What to do: Below are records to be output exactly, every one of them.

[Data extracted from a collection]
Start of Block
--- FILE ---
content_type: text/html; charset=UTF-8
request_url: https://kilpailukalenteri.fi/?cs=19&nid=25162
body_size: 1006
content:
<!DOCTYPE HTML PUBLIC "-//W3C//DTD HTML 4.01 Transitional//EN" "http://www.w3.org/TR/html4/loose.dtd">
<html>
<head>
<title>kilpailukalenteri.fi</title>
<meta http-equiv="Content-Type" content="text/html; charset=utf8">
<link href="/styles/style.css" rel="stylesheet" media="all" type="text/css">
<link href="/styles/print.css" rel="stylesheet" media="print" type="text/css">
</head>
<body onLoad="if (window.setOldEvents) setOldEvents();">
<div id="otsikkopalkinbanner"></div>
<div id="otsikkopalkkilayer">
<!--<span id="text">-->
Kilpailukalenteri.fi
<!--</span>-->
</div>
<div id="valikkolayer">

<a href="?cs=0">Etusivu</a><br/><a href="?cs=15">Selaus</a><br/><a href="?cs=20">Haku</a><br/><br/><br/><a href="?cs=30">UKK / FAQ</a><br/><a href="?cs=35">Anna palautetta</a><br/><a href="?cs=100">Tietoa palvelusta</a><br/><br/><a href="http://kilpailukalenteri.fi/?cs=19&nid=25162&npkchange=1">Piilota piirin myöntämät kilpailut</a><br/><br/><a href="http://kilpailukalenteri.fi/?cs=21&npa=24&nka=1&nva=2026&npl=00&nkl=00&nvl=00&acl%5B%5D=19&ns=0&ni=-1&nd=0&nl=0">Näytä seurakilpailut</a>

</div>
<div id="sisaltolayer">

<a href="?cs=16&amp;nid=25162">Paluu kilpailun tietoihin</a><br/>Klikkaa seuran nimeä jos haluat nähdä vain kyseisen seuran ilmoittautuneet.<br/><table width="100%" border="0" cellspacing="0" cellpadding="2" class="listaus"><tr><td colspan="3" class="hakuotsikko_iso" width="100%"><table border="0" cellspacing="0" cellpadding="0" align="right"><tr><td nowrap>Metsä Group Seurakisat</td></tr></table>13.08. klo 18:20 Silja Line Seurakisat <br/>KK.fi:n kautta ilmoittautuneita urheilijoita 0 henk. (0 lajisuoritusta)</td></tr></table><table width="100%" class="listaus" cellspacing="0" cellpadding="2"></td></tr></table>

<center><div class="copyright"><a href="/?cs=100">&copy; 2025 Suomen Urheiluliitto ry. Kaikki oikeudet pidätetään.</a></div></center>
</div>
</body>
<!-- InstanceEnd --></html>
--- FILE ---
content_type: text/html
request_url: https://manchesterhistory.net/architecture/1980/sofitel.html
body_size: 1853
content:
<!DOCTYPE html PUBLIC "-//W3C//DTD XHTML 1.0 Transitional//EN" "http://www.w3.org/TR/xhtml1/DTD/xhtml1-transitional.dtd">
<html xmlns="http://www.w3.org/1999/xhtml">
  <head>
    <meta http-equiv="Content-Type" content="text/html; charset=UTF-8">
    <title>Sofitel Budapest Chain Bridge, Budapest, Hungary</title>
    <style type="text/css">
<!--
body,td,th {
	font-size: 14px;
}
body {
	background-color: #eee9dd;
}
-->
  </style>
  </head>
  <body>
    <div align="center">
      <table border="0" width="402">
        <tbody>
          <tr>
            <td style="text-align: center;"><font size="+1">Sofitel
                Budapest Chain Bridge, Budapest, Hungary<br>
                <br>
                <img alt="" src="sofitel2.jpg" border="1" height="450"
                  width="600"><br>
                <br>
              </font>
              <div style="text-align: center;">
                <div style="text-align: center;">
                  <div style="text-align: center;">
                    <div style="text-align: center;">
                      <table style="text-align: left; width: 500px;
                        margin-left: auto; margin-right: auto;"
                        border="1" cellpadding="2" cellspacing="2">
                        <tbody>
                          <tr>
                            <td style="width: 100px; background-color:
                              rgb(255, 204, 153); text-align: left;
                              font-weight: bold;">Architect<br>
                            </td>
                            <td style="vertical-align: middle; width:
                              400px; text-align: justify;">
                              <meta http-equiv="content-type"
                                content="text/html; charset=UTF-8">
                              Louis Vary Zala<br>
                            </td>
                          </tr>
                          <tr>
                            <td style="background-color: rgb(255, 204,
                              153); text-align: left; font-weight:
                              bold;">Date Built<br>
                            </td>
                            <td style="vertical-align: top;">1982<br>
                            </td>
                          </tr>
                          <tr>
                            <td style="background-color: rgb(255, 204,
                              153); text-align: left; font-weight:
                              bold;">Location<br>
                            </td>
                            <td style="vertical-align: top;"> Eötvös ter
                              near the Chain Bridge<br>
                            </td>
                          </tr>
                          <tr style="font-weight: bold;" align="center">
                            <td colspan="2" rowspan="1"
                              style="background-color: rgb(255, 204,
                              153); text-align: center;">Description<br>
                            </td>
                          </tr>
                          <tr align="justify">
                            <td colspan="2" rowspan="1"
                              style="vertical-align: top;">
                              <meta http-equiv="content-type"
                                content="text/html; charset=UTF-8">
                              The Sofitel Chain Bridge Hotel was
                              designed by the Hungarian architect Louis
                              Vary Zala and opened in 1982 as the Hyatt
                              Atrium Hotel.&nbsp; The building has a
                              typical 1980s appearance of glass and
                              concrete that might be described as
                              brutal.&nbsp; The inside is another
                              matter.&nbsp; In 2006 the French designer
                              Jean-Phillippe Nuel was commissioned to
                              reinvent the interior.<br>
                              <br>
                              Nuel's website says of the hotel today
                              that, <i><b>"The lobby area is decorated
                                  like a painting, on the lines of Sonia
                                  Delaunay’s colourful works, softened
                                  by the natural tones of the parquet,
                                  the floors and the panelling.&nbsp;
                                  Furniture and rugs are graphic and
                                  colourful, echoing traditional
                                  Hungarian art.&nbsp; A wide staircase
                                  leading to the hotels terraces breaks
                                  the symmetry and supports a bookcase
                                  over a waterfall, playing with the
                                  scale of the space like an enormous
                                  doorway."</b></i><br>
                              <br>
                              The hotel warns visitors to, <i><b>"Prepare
End of Block
Output of the exercise:
--- FILE ---
content_type: text/html; charset=UTF-8
request_url: https://kilpailukalenteri.fi/?cs=19&nid=25162
body_size: 1006
content:
<!DOCTYPE HTML PUBLIC "-//W3C//DTD HTML 4.01 Transitional//EN" "http://www.w3.org/TR/html4/loose.dtd">
<html>
<head>
<title>kilpailukalenteri.fi</title>
<meta http-equiv="Content-Type" content="text/html; charset=utf8">
<link href="/styles/style.css" rel="stylesheet" media="all" type="text/css">
<link href="/styles/print.css" rel="stylesheet" media="print" type="text/css">
</head>
<body onLoad="if (window.setOldEvents) setOldEvents();">
<div id="otsikkopalkinbanner"></div>
<div id="otsikkopalkkilayer">
<!--<span id="text">-->
Kilpailukalenteri.fi
<!--</span>-->
</div>
<div id="valikkolayer">

<a href="?cs=0">Etusivu</a><br/><a href="?cs=15">Selaus</a><br/><a href="?cs=20">Haku</a><br/><br/><br/><a href="?cs=30">UKK / FAQ</a><br/><a href="?cs=35">Anna palautetta</a><br/><a href="?cs=100">Tietoa palvelusta</a><br/><br/><a href="http://kilpailukalenteri.fi/?cs=19&nid=25162&npkchange=1">Piilota piirin myöntämät kilpailut</a><br/><br/><a href="http://kilpailukalenteri.fi/?cs=21&npa=24&nka=1&nva=2026&npl=00&nkl=00&nvl=00&acl%5B%5D=19&ns=0&ni=-1&nd=0&nl=0">Näytä seurakilpailut</a>

</div>
<div id="sisaltolayer">

<a href="?cs=16&amp;nid=25162">Paluu kilpailun tietoihin</a><br/>Klikkaa seuran nimeä jos haluat nähdä vain kyseisen seuran ilmoittautuneet.<br/><table width="100%" border="0" cellspacing="0" cellpadding="2" class="listaus"><tr><td colspan="3" class="hakuotsikko_iso" width="100%"><table border="0" cellspacing="0" cellpadding="0" align="right"><tr><td nowrap>Metsä Group Seurakisat</td></tr></table>13.08. klo 18:20 Silja Line Seurakisat <br/>KK.fi:n kautta ilmoittautuneita urheilijoita 0 henk. (0 lajisuoritusta)</td></tr></table><table width="100%" class="listaus" cellspacing="0" cellpadding="2"></td></tr></table>

<center><div class="copyright"><a href="/?cs=100">&copy; 2025 Suomen Urheiluliitto ry. Kaikki oikeudet pidätetään.</a></div></center>
</div>
</body>
<!-- InstanceEnd --></html>
--- FILE ---
content_type: text/html
request_url: https://manchesterhistory.net/architecture/1980/sofitel.html
body_size: 1853
content:
<!DOCTYPE html PUBLIC "-//W3C//DTD XHTML 1.0 Transitional//EN" "http://www.w3.org/TR/xhtml1/DTD/xhtml1-transitional.dtd">
<html xmlns="http://www.w3.org/1999/xhtml">
  <head>
    <meta http-equiv="Content-Type" content="text/html; charset=UTF-8">
    <title>Sofitel Budapest Chain Bridge, Budapest, Hungary</title>
    <style type="text/css">
<!--
body,td,th {
	font-size: 14px;
}
body {
	background-color: #eee9dd;
}
-->
  </style>
  </head>
  <body>
    <div align="center">
      <table border="0" width="402">
        <tbody>
          <tr>
            <td style="text-align: center;"><font size="+1">Sofitel
                Budapest Chain Bridge, Budapest, Hungary<br>
                <br>
                <img alt="" src="sofitel2.jpg" border="1" height="450"
                  width="600"><br>
                <br>
              </font>
              <div style="text-align: center;">
                <div style="text-align: center;">
                  <div style="text-align: center;">
                    <div style="text-align: center;">
                      <table style="text-align: left; width: 500px;
                        margin-left: auto; margin-right: auto;"
                        border="1" cellpadding="2" cellspacing="2">
                        <tbody>
                          <tr>
                            <td style="width: 100px; background-color:
                              rgb(255, 204, 153); text-align: left;
                              font-weight: bold;">Architect<br>
                            </td>
                            <td style="vertical-align: middle; width:
                              400px; text-align: justify;">
                              <meta http-equiv="content-type"
                                content="text/html; charset=UTF-8">
                              Louis Vary Zala<br>
                            </td>
                          </tr>
                          <tr>
                            <td style="background-color: rgb(255, 204,
                              153); text-align: left; font-weight:
                              bold;">Date Built<br>
                            </td>
                            <td style="vertical-align: top;">1982<br>
                            </td>
                          </tr>
                          <tr>
                            <td style="background-color: rgb(255, 204,
                              153); text-align: left; font-weight:
                              bold;">Location<br>
                            </td>
                            <td style="vertical-align: top;"> Eötvös ter
                              near the Chain Bridge<br>
                            </td>
                          </tr>
                          <tr style="font-weight: bold;" align="center">
                            <td colspan="2" rowspan="1"
                              style="background-color: rgb(255, 204,
                              153); text-align: center;">Description<br>
                            </td>
                          </tr>
                          <tr align="justify">
                            <td colspan="2" rowspan="1"
                              style="vertical-align: top;">
                              <meta http-equiv="content-type"
                                content="text/html; charset=UTF-8">
                              The Sofitel Chain Bridge Hotel was
                              designed by the Hungarian architect Louis
                              Vary Zala and opened in 1982 as the Hyatt
                              Atrium Hotel.&nbsp; The building has a
                              typical 1980s appearance of glass and
                              concrete that might be described as
                              brutal.&nbsp; The inside is another
                              matter.&nbsp; In 2006 the French designer
                              Jean-Phillippe Nuel was commissioned to
                              reinvent the interior.<br>
                              <br>
                              Nuel's website says of the hotel today
                              that, <i><b>"The lobby area is decorated
                                  like a painting, on the lines of Sonia
                                  Delaunay’s colourful works, softened
                                  by the natural tones of the parquet,
                                  the floors and the panelling.&nbsp;
                                  Furniture and rugs are graphic and
                                  colourful, echoing traditional
                                  Hungarian art.&nbsp; A wide staircase
                                  leading to the hotels terraces breaks
                                  the symmetry and supports a bookcase
                                  over a waterfall, playing with the
                                  scale of the space like an enormous
                                  doorway."</b></i><br>
                              <br>
                              The hotel warns visitors to, <i><b>"Prepare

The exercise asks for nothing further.